The Risk of Root Access
When you give an LLM the ability to run bash commands directly on your host machine, you are walking a tightrope. Even with strict Orchestrator configurations, what happens if the agent accidentally decides to run rm -rf /? Or worse, what if a compromised npm package runs a malicious post-install script while the agent is executing pnpm install?
You shouldn’t hand an AI the keys to your entire system.
Enter Docker Sandboxes & MicroVMs
To solve this, we draw inspiration from Microsoft’s recent work on GitHub Copilot Workspaces. The goal is to run the Orchestrator and the Agent inside a highly isolated MicroVM via Docker Sandbox.

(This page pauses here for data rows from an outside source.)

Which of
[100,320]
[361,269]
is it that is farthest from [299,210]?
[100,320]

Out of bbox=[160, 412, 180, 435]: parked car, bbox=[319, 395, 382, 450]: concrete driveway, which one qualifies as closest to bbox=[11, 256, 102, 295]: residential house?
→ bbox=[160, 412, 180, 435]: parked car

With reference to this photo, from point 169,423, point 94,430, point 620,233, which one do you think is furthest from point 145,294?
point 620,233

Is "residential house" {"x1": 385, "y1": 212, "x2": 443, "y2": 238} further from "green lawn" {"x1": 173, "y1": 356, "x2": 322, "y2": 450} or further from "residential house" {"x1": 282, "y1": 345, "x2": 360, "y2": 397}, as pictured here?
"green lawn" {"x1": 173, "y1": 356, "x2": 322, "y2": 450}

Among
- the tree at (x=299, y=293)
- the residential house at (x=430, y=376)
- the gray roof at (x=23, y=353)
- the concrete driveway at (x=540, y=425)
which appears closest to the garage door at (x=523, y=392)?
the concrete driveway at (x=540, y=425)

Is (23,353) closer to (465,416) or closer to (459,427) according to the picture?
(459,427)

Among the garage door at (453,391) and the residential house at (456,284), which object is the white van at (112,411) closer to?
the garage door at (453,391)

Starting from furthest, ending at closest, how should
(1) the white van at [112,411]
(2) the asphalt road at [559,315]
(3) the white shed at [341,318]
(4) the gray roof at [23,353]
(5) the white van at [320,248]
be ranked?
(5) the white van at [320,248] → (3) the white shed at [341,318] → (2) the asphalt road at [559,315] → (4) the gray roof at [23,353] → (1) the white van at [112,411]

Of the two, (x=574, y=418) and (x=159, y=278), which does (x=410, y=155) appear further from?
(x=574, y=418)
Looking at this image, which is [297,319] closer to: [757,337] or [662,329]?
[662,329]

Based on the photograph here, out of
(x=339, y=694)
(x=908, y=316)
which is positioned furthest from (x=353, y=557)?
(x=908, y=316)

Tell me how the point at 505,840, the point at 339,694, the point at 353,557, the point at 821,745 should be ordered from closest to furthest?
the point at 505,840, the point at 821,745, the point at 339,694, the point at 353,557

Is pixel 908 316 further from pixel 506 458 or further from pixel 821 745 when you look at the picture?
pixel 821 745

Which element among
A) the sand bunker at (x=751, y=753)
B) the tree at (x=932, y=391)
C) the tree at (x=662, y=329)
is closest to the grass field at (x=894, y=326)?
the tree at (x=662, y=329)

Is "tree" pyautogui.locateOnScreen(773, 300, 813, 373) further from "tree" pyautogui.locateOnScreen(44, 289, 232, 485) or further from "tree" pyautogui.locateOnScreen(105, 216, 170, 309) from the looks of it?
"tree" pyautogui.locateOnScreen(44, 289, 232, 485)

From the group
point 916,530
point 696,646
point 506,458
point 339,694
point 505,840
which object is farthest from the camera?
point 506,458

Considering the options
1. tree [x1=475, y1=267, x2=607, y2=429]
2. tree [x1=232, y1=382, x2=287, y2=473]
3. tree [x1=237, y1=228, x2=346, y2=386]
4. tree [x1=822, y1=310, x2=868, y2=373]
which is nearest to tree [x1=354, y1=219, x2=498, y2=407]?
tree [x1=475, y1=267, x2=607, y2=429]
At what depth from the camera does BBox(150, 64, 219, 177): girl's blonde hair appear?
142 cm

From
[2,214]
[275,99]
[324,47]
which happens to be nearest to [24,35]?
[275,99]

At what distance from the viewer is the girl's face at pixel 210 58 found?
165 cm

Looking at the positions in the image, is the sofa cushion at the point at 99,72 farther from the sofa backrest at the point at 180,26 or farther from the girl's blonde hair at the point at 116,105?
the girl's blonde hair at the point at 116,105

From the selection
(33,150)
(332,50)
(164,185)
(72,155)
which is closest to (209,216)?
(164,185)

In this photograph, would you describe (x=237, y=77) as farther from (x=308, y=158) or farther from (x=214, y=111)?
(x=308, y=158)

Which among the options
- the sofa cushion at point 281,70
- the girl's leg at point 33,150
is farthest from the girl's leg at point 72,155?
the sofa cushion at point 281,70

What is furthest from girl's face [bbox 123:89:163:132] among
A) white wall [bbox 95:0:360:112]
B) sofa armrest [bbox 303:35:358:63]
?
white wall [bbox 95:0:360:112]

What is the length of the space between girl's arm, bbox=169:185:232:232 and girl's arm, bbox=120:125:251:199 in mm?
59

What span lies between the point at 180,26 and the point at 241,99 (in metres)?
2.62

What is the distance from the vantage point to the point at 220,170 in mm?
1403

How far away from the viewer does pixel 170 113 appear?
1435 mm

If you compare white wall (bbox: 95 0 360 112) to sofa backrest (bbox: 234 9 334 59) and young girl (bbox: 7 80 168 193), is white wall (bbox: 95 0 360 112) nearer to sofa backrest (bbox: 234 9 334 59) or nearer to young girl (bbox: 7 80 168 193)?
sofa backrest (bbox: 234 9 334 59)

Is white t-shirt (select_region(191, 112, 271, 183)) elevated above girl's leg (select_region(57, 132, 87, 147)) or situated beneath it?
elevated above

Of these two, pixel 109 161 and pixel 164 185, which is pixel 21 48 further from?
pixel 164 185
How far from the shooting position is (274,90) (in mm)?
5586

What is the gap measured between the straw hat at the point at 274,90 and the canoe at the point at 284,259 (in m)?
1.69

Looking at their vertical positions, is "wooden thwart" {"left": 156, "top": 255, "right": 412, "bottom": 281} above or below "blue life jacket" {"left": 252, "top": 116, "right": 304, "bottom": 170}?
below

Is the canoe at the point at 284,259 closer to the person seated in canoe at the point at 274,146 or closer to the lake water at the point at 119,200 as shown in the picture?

Instead of running /orchestrate dependency-updates on your Mac, you execute it inside a temporary sandbox container.
Parallel Worktrees
When working across multiple agents and complex repositories, doing everything in a single directory is slow and error-prone. Our architecture uses an orchestrate-worktrees.js script to manage execution in the sandbox:
docker exec -it claude-sandbox node scripts/orchestrate-worktrees.js .claude/plan/workflow-e2e.json --execute
This command takes a JSON plan, spins up isolated git worktrees inside the MicroVM for each agent worker, and executes them in parallel (using tmux panes under the hood). If you need to monitor the operation without interrupting it, you can export a live control-plane snapshot:
docker exec -it claude-sandbox node scripts/orchestration-status.js .claude/plan/workflow-e2e.json
Because the worktrees are fully isolated inside the container, the agent can mangle files, install untrusted packages, and break compilers without ever touching your host machine’s state. Furthermore, a proxy strictly filters outgoing network traffic, ensuring that if a malicious package is pulled, it cannot exfiltrate your source code.
Entering YOLO Mode
When an agent is running directly on your laptop, you naturally want to approve every single action. “Agent wants to run npm install. Allow? (y/n)” This causes “approval fatigue” and bottlenecks the entire modernization process.
But once your agent is secured inside a network-filtered, isolated MicroVM where it literally cannot destroy your host system or leak data… you can flip the switch to YOLO Mode.
You can spin up 100 Docker Sandboxes in parallel across a fleet of servers, feed them your .claude/plan/ configurations, and let your major-upgrader agents autonomously upgrade 100 different legacy repositories simultaneously.
Conclusion
Agentic refactoring is no longer a futuristic concept. By combining carefully designed local Claude pipelines, structured Handoff Documents, three-strike fallback logic, and Docker Sandbox isolation, we achieve the best of both worlds: the speed of autonomous AI and the safety of enterprise infrastructure.
Thank you for following along with this 5-part series! Go forth and automate responsibly.
Keep pushing forward and savor every step of your coding journey.